* **Data segment**
....................

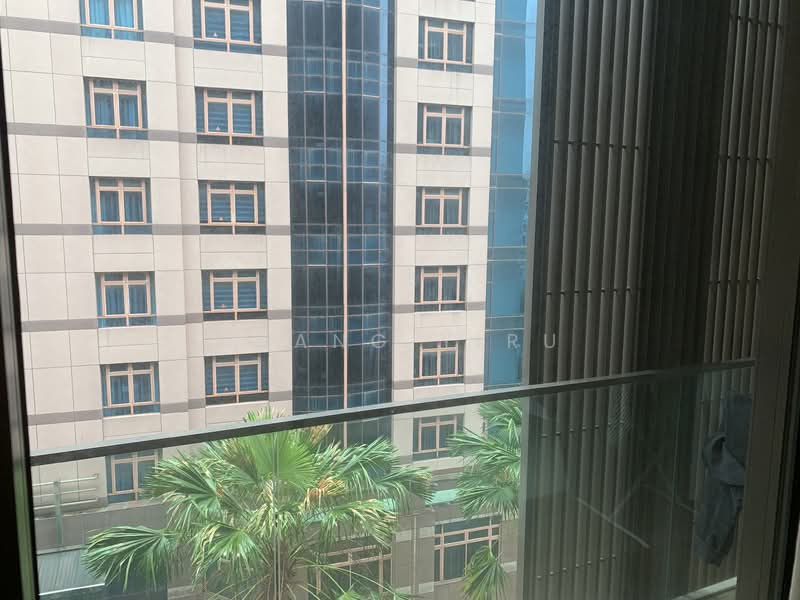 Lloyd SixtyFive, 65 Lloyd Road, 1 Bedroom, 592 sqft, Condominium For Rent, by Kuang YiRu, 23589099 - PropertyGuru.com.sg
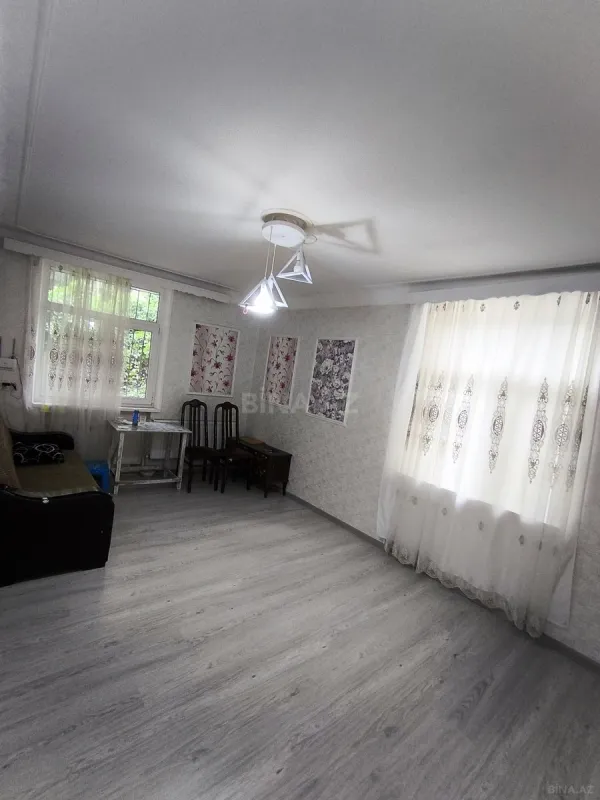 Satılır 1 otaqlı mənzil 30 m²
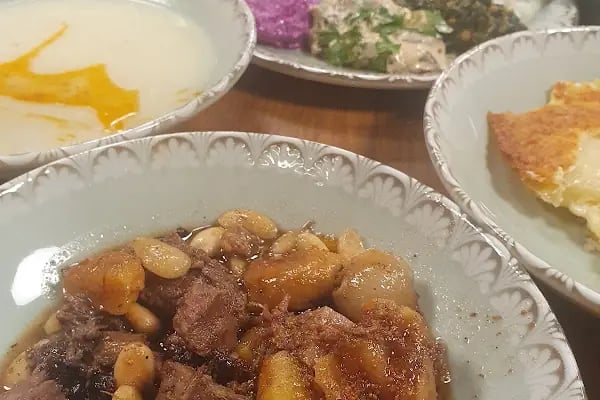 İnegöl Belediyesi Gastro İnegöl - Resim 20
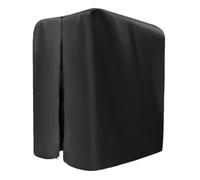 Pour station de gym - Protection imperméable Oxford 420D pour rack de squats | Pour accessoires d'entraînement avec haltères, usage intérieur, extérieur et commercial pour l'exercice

....................

* **What to produce**
Keeping every word as it is, write out all the data and omit the pictures.

* **Expected answer**
 Lloyd SixtyFive, 65 Lloyd Road, 1 Bedroom, 592 sqft, Condominium For Rent, by Kuang YiRu, 23589099 - PropertyGuru.com.sg
 Satılır 1 otaqlı mənzil 30 m²
 İnegöl Belediyesi Gastro İnegöl - Resim 20
 Pour station de gym - Protection imperméable Oxford 420D pour rack de squats | Pour accessoires d'entraînement avec haltères, usage intérieur, extérieur et commercial pour l'exercice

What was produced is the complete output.